Pourtant, François Hollande ne peut échapper aux primaires s’il souhaite être candidat, pour trois raisons stratégiques.
Il doit regagner en légitimité, d’abord. En effet, contesté en tant que Président, il a besoin d’être soutenu en tant que candidat. Les primaires lui offriront une légitimité que nul ne pourra alors lui contester, hormis le peuple, lors de l’élection. Si quelqu’un devait se risquer à la contester, il ne pourrait le faire qu’en étant lui-même candidat à l’élection présidentielle. Mais ce serait alors face à un candidat désigné au terme d’un processus démocratique, avec les risques politiques que cela comporte s’il est issu du « camp présidentiel ». À moins qu’il ne le fasse en étant candidat aux primaires, pour alors soutenir l’unique candidat investi.

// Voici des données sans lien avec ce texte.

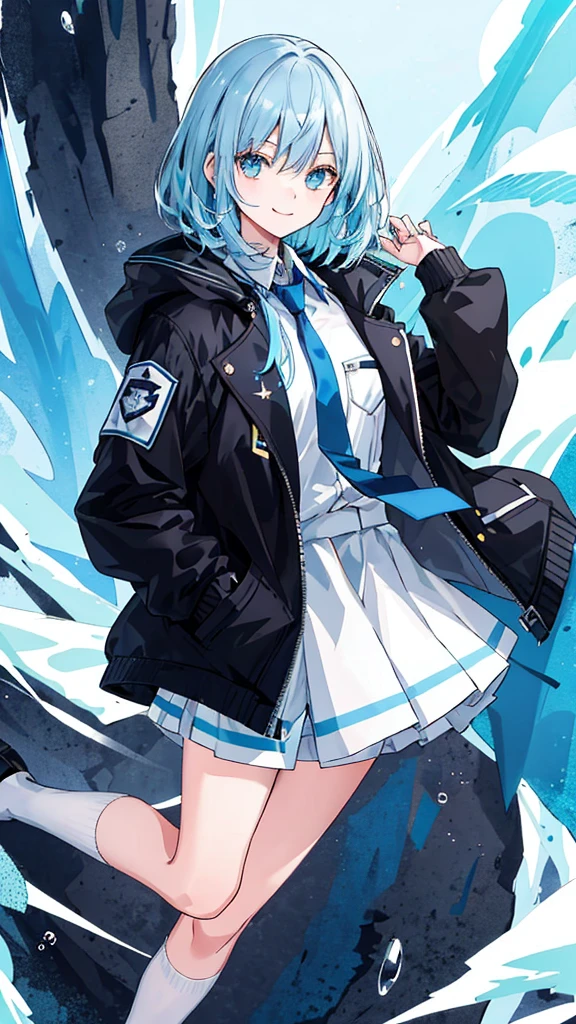 ((top-quality)), ((masterpiece)), ((Ultra-detail)), (extremely delicate and beautiful), girl with, solo, cold attitude,((Black jacket)),She is very(relax)with the(Settled down)Looks,A darK-haired, depth of fields,evil smile,Bubble, under the water, Air bubble,bright light blue eyes,Inner color with light blue hair and dark blue tips,Cold background,Bob Hair - Linear Art, shortpants、knee high socks、White uniform like 、Light blue ribbon ties、Clothes are sheer、Hands in pockets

Il a besoin de recréer une solidarité à gauche, ensuite. Tel est l’objectif de ces primaires : désigner le candidat de la gauche de gouvernement, que tous les autres participants et partis politiques s’engagent à soutenir. Ce n’est qu’ainsi que les éventuels dissidents pourront être ralliés au candidat. Ce n’est qu’ainsi que François Hollande, s’il est investi, pourra faire taire ceux qui, pour l’heure, le contestent. Ce n’est qu’ainsi que la gauche gouvernementale pourra être soudée et espérer gagner les élections.
Il lui faut occuper le terrain médiatique, enfin. Nul doute que les primaires de 2011, dont on parlait continuellement et presque exclusivement plus d’un an avant l’élection, ont largement contribué à la victoire de 2012. Nul doute que l’opposition actuelle a voulu saisir l’occasion de faire de même. Nul doute que la majorité ne veut pas se laisser prendre à son propre piège. Organiser des primaires permet ainsi à cette majorité de répondre aux coups qu’entend lui porter une opposition à sept voix.
Cette stratégie pourrait être suffisante pour conjurer le sort des Présidents américains sortants, confrontés à ce type de primaires.